# Given request
Please rewrite the listing between the lines holding "Within the image displayed, from" and "850 centimetres", inclusive, substituting "most distant" for "farthest" and leaving everything else unchanged.

# Records for processing
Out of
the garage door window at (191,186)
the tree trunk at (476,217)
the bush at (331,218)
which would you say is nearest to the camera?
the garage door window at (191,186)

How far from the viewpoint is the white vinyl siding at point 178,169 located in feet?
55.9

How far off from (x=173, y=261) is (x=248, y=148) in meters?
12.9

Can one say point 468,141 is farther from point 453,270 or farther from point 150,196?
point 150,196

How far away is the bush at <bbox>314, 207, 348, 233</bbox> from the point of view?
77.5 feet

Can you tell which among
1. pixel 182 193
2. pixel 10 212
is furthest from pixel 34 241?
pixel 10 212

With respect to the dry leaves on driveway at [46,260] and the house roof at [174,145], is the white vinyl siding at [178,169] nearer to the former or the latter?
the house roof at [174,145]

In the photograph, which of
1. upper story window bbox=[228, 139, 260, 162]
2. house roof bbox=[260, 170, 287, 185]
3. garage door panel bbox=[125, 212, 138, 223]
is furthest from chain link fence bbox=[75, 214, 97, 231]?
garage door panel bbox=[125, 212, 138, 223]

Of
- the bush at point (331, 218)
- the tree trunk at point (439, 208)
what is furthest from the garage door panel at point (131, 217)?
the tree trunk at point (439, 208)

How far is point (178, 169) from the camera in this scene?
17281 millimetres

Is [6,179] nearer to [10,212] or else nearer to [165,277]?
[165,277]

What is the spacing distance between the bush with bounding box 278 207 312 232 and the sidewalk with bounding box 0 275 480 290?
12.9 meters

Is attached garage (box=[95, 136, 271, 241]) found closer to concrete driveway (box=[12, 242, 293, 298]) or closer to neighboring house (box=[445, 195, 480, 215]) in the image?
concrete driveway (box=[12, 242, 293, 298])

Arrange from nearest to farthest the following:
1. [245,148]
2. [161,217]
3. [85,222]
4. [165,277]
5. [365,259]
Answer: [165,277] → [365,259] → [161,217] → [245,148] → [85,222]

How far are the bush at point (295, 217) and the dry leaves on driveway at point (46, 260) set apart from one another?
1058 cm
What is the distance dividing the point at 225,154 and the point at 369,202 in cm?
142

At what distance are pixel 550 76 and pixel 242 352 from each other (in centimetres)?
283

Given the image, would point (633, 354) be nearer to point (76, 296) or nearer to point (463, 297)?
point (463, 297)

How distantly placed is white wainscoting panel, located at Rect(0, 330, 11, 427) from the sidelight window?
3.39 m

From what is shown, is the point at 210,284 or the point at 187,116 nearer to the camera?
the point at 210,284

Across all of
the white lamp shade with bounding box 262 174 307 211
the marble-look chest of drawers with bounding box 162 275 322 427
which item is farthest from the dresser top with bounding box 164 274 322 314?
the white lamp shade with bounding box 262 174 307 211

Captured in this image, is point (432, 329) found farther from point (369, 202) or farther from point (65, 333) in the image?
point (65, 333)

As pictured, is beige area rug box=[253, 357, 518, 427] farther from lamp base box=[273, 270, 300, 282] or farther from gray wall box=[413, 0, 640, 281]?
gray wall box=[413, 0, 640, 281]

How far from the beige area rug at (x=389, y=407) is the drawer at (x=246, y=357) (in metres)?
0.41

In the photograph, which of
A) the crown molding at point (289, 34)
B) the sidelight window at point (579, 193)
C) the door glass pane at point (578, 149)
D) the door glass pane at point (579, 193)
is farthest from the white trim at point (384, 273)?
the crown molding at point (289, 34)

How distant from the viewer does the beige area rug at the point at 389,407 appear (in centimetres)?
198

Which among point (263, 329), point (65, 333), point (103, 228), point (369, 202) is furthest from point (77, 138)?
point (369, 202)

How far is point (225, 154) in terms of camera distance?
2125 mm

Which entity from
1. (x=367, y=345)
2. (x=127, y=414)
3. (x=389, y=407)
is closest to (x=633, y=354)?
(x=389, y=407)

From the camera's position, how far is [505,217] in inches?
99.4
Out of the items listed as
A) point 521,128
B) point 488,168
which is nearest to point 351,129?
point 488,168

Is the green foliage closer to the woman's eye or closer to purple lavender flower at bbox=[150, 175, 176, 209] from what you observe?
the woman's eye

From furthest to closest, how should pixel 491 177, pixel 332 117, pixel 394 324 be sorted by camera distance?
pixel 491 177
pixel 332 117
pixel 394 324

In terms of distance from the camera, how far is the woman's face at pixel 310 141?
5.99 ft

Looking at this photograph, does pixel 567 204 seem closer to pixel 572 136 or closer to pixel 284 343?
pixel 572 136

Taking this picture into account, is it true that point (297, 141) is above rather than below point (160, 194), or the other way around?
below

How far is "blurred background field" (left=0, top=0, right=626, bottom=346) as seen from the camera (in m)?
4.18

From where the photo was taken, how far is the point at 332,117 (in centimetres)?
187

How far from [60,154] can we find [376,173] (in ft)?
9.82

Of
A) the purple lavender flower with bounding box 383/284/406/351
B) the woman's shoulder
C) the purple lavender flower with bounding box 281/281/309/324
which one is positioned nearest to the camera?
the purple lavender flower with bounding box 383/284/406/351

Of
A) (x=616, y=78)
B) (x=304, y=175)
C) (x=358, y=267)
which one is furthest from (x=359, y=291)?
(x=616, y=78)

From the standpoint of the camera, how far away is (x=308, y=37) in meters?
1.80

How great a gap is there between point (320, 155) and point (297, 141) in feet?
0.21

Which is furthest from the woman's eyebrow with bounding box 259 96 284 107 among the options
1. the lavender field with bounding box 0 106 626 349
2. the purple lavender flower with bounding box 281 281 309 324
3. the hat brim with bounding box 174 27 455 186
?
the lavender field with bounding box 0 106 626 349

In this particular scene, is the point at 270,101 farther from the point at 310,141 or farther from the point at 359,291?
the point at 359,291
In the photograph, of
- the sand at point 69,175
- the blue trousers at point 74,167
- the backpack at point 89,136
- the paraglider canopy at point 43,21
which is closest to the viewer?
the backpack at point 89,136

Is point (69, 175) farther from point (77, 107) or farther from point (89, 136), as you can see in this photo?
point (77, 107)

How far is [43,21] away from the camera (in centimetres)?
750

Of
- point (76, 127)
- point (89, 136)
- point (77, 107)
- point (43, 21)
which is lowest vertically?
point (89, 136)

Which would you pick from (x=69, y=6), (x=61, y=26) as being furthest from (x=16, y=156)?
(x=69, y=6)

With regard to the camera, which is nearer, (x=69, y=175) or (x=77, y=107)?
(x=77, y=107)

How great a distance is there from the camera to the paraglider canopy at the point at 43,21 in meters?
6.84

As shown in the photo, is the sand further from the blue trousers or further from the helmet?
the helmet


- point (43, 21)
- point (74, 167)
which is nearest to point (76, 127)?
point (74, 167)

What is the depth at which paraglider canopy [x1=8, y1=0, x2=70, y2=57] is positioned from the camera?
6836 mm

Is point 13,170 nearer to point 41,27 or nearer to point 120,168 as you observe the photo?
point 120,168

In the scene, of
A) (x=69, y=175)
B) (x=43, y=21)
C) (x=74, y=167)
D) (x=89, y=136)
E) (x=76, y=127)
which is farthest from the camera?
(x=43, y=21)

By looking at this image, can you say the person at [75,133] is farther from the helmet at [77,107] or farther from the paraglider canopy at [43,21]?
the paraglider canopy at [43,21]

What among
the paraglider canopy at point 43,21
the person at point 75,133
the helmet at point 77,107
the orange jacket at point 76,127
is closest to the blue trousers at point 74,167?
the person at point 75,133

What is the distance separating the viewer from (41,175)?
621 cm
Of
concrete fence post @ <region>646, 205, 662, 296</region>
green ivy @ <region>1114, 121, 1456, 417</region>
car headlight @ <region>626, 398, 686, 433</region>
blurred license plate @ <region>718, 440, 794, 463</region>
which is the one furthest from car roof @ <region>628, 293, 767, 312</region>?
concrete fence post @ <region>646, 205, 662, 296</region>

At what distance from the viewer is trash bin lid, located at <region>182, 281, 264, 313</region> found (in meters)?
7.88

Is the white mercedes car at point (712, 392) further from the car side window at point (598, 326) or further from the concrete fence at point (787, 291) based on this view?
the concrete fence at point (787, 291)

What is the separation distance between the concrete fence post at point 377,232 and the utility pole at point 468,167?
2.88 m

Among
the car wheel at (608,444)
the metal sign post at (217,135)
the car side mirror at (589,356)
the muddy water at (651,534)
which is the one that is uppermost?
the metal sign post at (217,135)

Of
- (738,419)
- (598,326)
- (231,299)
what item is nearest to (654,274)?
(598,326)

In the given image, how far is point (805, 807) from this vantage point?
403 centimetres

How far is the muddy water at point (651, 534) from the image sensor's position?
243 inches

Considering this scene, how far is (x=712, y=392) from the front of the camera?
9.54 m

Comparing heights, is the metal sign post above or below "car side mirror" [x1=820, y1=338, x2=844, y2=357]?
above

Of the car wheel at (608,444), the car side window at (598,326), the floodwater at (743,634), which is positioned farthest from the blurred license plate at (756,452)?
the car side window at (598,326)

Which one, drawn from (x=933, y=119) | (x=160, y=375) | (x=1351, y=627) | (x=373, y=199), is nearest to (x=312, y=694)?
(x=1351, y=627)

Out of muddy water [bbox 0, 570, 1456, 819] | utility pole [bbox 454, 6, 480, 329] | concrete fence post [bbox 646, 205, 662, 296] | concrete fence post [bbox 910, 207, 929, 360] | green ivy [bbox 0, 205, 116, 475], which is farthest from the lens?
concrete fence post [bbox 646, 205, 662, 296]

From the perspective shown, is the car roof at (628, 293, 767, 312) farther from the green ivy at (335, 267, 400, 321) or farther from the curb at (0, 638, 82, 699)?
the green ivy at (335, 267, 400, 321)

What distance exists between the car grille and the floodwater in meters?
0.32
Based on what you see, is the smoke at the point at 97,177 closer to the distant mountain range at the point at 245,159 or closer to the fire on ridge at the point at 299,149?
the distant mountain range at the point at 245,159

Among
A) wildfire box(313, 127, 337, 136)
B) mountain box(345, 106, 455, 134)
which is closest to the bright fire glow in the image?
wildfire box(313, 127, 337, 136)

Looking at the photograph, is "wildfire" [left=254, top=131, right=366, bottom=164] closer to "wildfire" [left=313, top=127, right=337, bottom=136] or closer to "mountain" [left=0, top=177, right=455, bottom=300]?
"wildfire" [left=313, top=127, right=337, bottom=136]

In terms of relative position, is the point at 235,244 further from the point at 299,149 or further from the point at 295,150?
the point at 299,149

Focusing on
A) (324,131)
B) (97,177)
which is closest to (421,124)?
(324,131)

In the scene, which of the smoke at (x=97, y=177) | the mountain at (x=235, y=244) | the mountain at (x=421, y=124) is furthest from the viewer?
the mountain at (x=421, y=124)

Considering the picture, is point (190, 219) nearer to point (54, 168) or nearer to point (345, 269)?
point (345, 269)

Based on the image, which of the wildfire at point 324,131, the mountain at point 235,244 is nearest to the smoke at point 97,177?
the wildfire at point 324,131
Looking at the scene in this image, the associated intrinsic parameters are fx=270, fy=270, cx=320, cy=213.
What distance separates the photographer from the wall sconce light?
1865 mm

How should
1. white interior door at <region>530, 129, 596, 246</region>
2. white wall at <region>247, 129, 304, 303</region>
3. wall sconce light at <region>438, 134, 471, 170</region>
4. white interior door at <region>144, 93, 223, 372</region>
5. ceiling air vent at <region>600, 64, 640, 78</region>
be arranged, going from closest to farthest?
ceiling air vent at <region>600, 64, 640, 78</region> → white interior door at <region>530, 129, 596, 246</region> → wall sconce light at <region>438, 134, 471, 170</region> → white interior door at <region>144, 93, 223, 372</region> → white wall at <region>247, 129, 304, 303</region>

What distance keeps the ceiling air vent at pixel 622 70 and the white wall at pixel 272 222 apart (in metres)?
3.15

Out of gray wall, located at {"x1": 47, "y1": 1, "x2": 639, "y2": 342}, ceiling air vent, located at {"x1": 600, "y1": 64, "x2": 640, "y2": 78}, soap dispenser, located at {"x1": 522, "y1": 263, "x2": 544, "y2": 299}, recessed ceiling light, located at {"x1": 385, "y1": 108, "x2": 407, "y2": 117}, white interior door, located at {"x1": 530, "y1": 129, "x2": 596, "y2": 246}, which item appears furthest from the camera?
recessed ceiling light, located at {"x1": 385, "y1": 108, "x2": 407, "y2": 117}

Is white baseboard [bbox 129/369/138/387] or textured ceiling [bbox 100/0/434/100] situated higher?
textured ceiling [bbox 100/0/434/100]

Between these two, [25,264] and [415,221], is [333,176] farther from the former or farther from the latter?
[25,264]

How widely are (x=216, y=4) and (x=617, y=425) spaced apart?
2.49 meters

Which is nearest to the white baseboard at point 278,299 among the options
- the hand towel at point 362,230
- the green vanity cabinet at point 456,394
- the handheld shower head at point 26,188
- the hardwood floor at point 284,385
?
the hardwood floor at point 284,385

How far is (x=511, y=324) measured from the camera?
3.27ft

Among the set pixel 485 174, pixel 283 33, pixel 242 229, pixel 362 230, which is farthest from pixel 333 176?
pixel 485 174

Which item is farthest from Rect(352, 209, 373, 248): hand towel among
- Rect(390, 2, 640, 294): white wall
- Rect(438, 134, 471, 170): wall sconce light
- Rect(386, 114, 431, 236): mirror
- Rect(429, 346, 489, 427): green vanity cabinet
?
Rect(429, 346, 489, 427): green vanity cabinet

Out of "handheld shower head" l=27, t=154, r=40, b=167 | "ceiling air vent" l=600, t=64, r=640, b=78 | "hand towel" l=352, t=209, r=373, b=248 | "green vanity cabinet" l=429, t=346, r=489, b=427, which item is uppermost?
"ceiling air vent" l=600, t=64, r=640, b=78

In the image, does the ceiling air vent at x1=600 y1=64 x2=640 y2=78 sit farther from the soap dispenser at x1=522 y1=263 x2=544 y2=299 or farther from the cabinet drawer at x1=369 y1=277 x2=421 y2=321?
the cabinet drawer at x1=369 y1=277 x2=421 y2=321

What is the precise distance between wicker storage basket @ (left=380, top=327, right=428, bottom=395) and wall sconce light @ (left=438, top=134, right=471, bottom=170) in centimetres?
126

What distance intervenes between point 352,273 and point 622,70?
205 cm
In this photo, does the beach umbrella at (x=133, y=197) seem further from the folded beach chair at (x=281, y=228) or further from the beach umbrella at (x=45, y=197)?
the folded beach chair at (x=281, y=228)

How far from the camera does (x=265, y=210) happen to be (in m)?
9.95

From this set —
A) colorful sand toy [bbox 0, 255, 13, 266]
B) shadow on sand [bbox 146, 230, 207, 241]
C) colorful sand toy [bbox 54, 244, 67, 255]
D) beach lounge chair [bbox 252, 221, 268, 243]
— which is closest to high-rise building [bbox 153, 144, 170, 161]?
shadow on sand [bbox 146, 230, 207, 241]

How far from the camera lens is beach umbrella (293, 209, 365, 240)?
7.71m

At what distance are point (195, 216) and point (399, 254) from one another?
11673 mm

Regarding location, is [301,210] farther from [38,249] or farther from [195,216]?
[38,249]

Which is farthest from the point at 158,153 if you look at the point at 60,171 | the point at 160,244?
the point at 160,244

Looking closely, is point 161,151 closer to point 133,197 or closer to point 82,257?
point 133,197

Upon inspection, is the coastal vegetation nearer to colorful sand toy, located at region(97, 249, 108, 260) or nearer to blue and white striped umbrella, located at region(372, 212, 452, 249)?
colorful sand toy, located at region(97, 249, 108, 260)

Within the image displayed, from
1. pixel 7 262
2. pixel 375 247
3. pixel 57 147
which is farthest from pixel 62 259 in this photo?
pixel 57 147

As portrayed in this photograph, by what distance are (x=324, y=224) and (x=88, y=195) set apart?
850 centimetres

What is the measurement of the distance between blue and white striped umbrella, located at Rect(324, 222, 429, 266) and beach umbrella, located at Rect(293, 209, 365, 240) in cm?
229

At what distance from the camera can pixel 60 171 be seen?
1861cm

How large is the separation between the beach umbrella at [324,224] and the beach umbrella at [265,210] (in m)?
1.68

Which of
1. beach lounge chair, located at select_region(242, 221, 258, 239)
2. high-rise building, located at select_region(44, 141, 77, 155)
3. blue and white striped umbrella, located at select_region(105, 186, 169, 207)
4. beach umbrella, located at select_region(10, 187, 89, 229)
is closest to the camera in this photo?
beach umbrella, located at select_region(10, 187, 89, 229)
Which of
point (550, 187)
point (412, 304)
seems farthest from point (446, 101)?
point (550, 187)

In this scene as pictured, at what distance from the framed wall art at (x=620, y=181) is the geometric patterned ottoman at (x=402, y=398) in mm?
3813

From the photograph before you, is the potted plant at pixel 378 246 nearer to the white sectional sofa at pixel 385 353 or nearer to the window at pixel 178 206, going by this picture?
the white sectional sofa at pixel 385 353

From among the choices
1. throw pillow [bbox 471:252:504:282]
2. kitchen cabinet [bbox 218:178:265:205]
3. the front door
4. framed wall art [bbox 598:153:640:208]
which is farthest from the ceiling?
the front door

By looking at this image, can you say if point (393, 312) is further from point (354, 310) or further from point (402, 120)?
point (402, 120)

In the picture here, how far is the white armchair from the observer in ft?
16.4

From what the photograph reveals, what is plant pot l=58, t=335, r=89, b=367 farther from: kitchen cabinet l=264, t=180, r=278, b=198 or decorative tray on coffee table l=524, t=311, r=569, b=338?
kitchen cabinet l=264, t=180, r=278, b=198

# Solved problem
Within the image displayed, from
1. pixel 7 262
2. pixel 375 247
3. pixel 57 147
which is most distant from pixel 62 259 in this photo?
pixel 57 147

As portrayed in this photograph, by what distance are (x=324, y=224) and (x=88, y=195) set apart?
850 centimetres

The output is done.